Veinte minutos después bajó con unos vaqueros, una camiseta negra y su gorra de los Lakers. Echó una suspicaz mirada al atuendo de ella: pantalones grises de punto, zapatillas de deporte y una camiseta gris oscuro que, con ciertas reticencias, le había tomado prestada a Ren.

– No pareces vestida para hacer turismo.

– Camuflaje. -Agarró las gafas de sol y se dirigió al coche-. He cambiado de opinión. He decidido que voy a acompañarte en la operación de vigilancia.

– No quiero.

– Iré en cualquier caso. Si no, te dormirías y te perderías algo importante. -Abrió la puerta del conductor-. O te aburrirías y te daría por arrancarle las patas a un saltamontes o quemarle las alas a una mariposa… ¿Qué fue lo que hiciste en El carroñero?

– No tengo ni idea. -La apartó y fue él quien se sentó al volante-. Este coche es una pena.

– No todos podemos permitirnos un Maserati. -Rodeó el coche y se sentó en el asiento del pasajero.
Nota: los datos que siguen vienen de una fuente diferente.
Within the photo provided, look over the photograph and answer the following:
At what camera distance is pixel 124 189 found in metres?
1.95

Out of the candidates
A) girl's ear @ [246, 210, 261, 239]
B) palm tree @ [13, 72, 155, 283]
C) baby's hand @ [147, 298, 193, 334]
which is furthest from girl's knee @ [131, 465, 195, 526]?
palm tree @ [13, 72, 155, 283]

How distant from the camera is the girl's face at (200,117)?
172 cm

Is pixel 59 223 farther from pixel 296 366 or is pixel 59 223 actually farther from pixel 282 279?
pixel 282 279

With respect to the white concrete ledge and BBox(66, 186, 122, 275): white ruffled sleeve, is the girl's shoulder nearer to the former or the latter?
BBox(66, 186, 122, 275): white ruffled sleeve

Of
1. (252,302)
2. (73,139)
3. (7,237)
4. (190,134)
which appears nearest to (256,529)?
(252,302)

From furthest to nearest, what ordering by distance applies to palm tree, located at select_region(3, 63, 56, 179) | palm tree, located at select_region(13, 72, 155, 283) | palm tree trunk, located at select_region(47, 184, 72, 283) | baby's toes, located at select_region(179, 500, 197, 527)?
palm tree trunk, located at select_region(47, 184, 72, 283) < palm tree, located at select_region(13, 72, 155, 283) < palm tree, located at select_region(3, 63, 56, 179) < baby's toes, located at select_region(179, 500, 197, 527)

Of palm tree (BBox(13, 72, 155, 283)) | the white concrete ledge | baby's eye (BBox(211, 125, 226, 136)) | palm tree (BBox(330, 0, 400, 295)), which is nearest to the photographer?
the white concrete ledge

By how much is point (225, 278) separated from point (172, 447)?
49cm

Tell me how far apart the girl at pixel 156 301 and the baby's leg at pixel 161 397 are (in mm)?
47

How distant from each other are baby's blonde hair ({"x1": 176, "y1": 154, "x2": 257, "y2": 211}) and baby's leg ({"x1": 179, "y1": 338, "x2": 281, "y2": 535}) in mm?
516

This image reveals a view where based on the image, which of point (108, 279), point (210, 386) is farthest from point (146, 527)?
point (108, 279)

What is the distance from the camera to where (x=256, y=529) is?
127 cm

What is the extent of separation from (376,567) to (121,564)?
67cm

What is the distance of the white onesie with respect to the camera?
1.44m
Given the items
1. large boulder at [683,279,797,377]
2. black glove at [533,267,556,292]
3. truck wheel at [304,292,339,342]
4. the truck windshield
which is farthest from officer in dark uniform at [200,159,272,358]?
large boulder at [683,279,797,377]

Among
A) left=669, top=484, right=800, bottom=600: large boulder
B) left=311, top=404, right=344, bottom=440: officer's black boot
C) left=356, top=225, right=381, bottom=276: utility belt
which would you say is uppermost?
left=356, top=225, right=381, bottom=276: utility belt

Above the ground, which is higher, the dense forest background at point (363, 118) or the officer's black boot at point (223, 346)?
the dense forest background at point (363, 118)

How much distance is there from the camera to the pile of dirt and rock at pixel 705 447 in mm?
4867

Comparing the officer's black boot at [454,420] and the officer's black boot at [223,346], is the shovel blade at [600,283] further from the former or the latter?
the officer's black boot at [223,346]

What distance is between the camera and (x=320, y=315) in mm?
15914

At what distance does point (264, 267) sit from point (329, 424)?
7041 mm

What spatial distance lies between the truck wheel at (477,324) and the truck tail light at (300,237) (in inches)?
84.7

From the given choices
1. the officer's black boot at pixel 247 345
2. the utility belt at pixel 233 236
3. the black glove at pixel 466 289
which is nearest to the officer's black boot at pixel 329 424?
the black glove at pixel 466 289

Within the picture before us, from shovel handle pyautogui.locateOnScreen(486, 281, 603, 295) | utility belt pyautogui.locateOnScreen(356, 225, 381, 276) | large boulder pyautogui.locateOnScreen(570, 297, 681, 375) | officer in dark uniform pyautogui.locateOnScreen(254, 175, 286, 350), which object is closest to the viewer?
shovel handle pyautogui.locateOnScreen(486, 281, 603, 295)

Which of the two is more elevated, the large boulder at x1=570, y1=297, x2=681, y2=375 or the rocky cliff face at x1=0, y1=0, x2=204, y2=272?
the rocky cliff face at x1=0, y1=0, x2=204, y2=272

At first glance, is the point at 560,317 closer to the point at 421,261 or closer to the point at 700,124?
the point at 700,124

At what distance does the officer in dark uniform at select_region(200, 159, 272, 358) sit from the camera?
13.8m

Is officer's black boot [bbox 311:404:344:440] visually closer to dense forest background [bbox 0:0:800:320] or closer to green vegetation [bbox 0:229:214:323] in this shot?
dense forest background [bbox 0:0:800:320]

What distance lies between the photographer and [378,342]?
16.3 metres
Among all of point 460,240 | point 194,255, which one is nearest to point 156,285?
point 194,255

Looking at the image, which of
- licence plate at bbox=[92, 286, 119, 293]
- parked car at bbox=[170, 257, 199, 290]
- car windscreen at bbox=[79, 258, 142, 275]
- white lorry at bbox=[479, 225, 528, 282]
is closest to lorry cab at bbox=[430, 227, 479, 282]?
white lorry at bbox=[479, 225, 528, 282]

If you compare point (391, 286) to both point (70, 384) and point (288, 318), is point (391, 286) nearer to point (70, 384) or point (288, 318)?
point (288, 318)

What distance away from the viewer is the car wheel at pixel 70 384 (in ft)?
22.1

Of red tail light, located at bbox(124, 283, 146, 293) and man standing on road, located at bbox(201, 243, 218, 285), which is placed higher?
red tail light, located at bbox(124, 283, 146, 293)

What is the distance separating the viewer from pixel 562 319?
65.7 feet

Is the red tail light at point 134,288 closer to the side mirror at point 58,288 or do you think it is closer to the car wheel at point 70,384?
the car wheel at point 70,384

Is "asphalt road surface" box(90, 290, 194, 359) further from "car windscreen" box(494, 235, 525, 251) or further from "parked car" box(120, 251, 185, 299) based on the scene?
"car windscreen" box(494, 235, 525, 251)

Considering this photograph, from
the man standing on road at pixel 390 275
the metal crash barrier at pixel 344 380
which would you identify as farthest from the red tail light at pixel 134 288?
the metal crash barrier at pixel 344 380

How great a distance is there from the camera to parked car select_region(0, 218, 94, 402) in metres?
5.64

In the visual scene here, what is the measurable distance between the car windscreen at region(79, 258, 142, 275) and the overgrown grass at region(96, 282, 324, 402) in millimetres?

El incidente con el seudofantasma de la noche anterior le había provocado un incómodo grado de ansiedad que ella no podía pasar por alto, por mucho que eso implicase estar con él a solas en un lugar donde ni los vinicultores, ni los niños ni las amas de llaves podrían interrumpir sus enardecidos besos.

Sólo ellos dos. El mero hecho de pensarlo hizo que el corazón le latiese con fuerza. Estaba preparada -más que preparada-, pero primero necesitaba mantener con él una conversación seria. A pesar de lo que su cuerpo le decía, su mente sabía que debía marcar ciertos límites.

– He traído algunas cosas para un bonito picnic. Están en el maletero.

Él le dedicó una mirada de desagrado.

– Nadie, excepto las chicas, piensan en organizar un picnic mientras vigilan a alguien.

– ¿Qué crees que traigo?

– No lo sé. Comida para vigilancia. Donuts, un termo de café y una botella de plástico para hacer pipí.

– Qué tonta soy.

– No una botella pequeña. Una garrafa.

– Voy a intentar olvidar que soy psicóloga.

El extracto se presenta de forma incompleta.